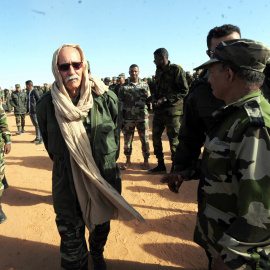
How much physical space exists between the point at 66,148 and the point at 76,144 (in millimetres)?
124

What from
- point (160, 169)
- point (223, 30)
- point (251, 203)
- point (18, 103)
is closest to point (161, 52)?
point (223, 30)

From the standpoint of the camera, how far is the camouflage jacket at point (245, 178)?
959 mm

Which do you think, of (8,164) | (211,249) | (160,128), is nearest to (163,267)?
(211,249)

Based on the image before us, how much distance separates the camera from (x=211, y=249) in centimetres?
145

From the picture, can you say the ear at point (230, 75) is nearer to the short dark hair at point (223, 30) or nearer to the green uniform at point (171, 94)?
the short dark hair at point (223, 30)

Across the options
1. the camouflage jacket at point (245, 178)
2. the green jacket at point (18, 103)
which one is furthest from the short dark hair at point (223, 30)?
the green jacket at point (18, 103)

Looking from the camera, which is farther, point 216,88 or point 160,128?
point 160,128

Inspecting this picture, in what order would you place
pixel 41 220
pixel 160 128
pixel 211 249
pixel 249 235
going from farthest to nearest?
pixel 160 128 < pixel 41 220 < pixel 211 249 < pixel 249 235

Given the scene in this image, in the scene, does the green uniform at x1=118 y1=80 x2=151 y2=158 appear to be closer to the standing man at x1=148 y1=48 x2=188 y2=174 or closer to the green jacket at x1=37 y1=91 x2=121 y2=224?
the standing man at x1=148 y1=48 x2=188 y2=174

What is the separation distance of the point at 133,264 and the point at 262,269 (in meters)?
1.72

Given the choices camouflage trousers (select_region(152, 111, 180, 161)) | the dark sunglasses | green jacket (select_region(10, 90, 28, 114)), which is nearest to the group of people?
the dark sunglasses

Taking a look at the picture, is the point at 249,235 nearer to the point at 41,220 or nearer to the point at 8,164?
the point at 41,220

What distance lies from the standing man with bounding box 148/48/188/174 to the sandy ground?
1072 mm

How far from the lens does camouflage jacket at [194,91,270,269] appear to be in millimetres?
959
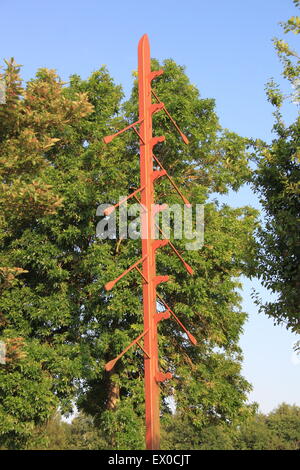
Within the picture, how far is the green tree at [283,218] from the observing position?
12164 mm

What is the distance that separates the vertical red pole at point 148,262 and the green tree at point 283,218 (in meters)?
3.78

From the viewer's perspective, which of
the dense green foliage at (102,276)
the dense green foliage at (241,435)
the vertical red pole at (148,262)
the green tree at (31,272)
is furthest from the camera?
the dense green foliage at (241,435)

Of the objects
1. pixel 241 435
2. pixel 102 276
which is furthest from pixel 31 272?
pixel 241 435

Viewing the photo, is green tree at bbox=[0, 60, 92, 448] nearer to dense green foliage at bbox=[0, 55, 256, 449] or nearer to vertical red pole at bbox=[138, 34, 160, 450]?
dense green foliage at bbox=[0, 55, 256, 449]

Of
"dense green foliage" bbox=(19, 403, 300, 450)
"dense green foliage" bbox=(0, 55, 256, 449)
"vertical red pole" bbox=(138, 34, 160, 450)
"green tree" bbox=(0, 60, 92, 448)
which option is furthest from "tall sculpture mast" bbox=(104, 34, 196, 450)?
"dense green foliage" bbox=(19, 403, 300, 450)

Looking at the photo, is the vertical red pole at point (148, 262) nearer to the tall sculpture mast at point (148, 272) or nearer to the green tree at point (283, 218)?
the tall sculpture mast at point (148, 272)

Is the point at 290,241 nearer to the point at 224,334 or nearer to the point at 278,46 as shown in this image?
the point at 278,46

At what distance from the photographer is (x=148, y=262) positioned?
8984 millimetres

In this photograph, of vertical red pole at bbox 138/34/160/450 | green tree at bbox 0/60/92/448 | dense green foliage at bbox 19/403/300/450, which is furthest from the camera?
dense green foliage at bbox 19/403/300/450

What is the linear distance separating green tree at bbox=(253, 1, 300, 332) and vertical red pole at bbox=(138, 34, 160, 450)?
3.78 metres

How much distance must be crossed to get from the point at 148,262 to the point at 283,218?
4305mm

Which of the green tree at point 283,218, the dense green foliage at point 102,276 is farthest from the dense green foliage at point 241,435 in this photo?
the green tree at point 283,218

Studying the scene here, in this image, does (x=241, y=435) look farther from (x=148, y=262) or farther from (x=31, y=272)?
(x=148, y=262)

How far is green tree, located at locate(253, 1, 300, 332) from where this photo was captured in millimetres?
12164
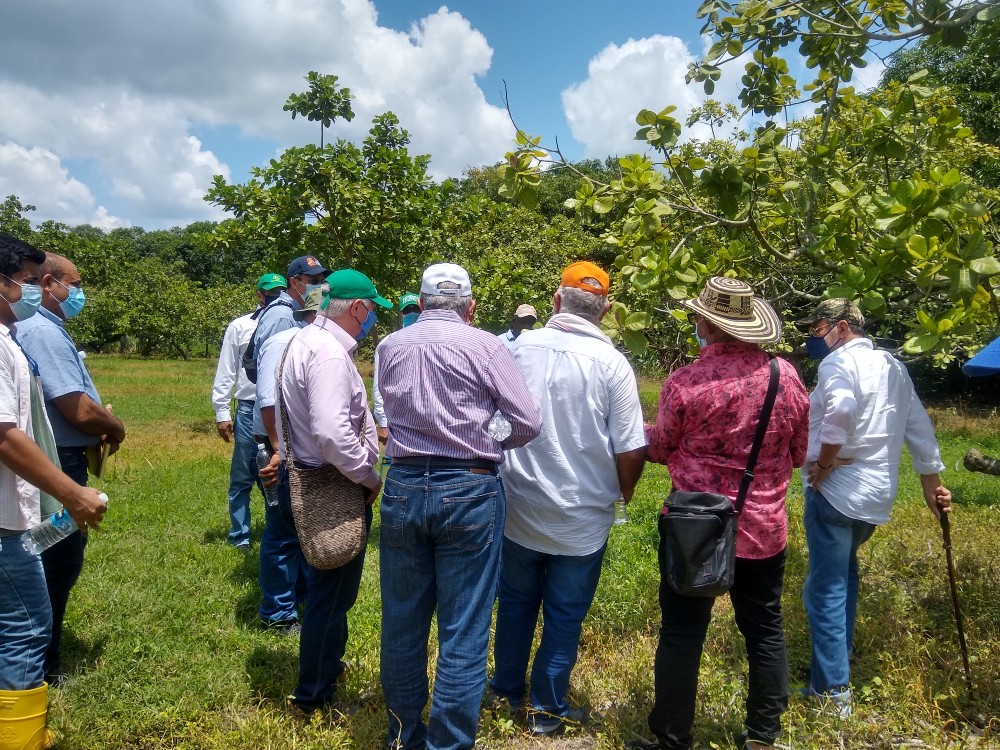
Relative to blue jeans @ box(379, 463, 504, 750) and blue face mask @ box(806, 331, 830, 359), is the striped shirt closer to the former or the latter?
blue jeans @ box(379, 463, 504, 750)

═══

Problem requirements: Take only the line containing "Looking at the" and every line after it to the end of the entries, and copy them exactly, pictures excluded.

Problem solution:
Looking at the photo, is the vertical red pole at point (148, 262) nearer to the tall sculpture mast at point (148, 272) or nearer to the green tree at point (283, 218)?
the tall sculpture mast at point (148, 272)

Is the point at 290,241 nearer to the point at 224,334 or nearer to the point at 278,46 as shown in this image?
the point at 278,46

At what distance from the photographer is (x=148, y=262) positioned?
8984 millimetres

In this photograph, of vertical red pole at bbox 138/34/160/450 | green tree at bbox 0/60/92/448 | dense green foliage at bbox 19/403/300/450, which is furthest from the camera?
dense green foliage at bbox 19/403/300/450

What is the linear distance separating green tree at bbox=(253, 1, 300, 332) and vertical red pole at bbox=(138, 34, 160, 450)?
3.78 metres

How much distance must be crossed to get from the point at 148,262 to the point at 283,218?
4305mm

Which of the green tree at point 283,218, the dense green foliage at point 102,276 is farthest from the dense green foliage at point 241,435 in this photo?
the green tree at point 283,218

Studying the scene here, in this image, does (x=241, y=435) look farther from (x=148, y=262) or farther from (x=31, y=272)?
(x=148, y=262)

How far is green tree, located at locate(253, 1, 300, 332) from where this photo was captured in millimetres?
12164
Relative to blue jeans @ box(379, 463, 504, 750) and blue face mask @ box(806, 331, 830, 359), is the striped shirt closer to the former or the latter?
blue jeans @ box(379, 463, 504, 750)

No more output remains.